A young lady who also recently arrived in Winnipeg, who does not want to be identified for fear that the rest of her family in Afghanistan may be harmed by the Taliban, says she spent the first day of Eid in the hospital.
She lives with her parents, and it so happened that her parents’ medical appointment coincided with the first day of Eid. She says that she made no special preparations for this Eid since she does not have anybody to celebrate with in the city she now calls home.
She says she is happy and lucky that she could escape from the Taliban.
“Women are not allowed to leave the house in Afghanistan, so I believe that Eid in Kabul is not the same as before, and we women were kept at home during Eid days too,” she further said.

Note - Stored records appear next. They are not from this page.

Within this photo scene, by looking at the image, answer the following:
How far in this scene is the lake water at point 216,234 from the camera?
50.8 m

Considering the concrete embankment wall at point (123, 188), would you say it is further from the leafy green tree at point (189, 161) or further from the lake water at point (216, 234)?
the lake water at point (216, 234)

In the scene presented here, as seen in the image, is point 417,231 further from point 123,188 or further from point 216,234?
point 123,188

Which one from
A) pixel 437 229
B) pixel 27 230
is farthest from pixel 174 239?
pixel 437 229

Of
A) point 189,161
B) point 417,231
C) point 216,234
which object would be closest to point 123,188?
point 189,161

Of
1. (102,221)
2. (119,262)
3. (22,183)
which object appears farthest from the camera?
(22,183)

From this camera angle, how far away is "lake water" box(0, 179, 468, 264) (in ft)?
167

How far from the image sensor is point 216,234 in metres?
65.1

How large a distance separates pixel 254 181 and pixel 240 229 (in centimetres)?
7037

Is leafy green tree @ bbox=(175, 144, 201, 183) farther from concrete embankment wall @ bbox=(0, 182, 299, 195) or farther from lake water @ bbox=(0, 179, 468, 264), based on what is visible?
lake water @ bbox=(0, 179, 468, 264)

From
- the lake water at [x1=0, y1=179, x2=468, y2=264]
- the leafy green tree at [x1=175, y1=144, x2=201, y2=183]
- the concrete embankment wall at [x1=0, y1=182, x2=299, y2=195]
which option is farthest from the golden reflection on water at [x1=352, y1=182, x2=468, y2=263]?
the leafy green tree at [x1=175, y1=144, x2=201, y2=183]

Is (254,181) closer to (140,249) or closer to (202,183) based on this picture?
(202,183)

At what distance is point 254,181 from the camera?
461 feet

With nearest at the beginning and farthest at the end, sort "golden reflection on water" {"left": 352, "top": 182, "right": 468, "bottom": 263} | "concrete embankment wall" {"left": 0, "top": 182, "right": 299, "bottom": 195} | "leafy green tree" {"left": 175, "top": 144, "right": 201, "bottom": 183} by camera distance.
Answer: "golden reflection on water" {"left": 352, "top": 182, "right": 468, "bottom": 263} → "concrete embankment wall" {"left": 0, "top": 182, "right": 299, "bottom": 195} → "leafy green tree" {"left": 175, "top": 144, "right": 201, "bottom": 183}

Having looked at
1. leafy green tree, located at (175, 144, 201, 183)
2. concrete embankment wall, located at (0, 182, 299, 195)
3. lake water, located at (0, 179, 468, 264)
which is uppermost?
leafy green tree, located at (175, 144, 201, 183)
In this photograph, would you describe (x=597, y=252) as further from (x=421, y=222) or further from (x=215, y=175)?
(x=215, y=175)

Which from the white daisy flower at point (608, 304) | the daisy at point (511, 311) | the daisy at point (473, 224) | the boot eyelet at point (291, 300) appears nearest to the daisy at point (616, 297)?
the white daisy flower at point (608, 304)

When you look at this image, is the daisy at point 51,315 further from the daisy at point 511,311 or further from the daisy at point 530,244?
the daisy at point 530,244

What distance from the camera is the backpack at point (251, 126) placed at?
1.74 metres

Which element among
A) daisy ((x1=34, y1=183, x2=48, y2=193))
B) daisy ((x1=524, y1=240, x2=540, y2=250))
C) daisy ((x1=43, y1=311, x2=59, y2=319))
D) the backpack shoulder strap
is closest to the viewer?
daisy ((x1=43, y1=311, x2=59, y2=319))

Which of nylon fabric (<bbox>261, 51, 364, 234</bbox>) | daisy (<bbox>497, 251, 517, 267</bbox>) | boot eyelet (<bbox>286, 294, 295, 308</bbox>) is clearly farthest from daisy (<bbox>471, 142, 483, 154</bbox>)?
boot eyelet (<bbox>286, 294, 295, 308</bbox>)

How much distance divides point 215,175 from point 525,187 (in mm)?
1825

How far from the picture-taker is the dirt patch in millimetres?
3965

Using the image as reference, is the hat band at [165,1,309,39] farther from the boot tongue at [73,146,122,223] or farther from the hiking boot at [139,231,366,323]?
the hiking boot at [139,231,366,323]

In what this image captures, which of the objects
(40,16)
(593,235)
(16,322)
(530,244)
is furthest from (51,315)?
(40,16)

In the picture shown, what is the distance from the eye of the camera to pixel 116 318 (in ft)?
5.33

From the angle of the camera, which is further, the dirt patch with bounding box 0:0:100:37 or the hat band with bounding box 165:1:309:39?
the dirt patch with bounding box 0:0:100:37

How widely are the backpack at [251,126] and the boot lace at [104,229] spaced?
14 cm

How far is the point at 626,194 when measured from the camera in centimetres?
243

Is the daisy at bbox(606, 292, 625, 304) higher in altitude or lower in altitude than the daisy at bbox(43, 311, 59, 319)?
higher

The celebration is a time for families to come together, including those who work in other cities. But for Abdul Hamid Samimi, a former Afghan video editor at a private TV network in Kabul, this Eid was a lonely time. He was only able to make it to Canada alone and settle in Winnipeg. Samimi, who has five children, says it is his first Eid away from his loved ones.
He is worried for his wife and children but took some time to be with other Afghan citizens in Winnipeg.
“For the first time, I celebrated Eid alone, away from my family and friends,” Samimi said, adding that: “At 9:40 a.m., I offered Eid prayers at the Manitoba Islamic Association. I met many Afghan families, and celebrated Eid days with them.”
The Canadian government has promised Samimi that they will help his family members get to Canada as well and he expects that his family will join him soon.
Arghwan, her family and other Afghan newcomers kept their celebrations light compared with their days in Afghanistan but felt secure in different cities of Canada. This is at a time when hundreds of families in Afghanistan mourn the loss of their loved ones in the recent explosions and suicide attacks.
More than 400 people, including schoolchildren, have been killed and hundreds more have been wounded in blasts and suicide attacks in Kabul and other cities of Afghanistan since the Taliban takeover.
(Full disclosure: Arghwan is the writer’s daughter)
This story was written for the Winnipeg Free Press’ Reader Bridge as part of a partnership with New Canadian Media.
Abdul Farid Ahmad is an Afghan Journalist who fled from Afghanistan with his family after the Taliban takeover. Ahmad has around two decades of experience in media and communication in Afghanistan. He is holding a BA in journalism from Kabul University. He was recently deputy director for TOLOnews Afghanistan TV station. He used to work for Afghanistan Civil Services Commission, Afghanistan Capacity Building Program and was head of Elections desk for TOLOnews, news director for 1TV Afghanistan and news editor for Pajhwok.com. He landed in Canada in Feb 2022 and settled in Winnipeg city.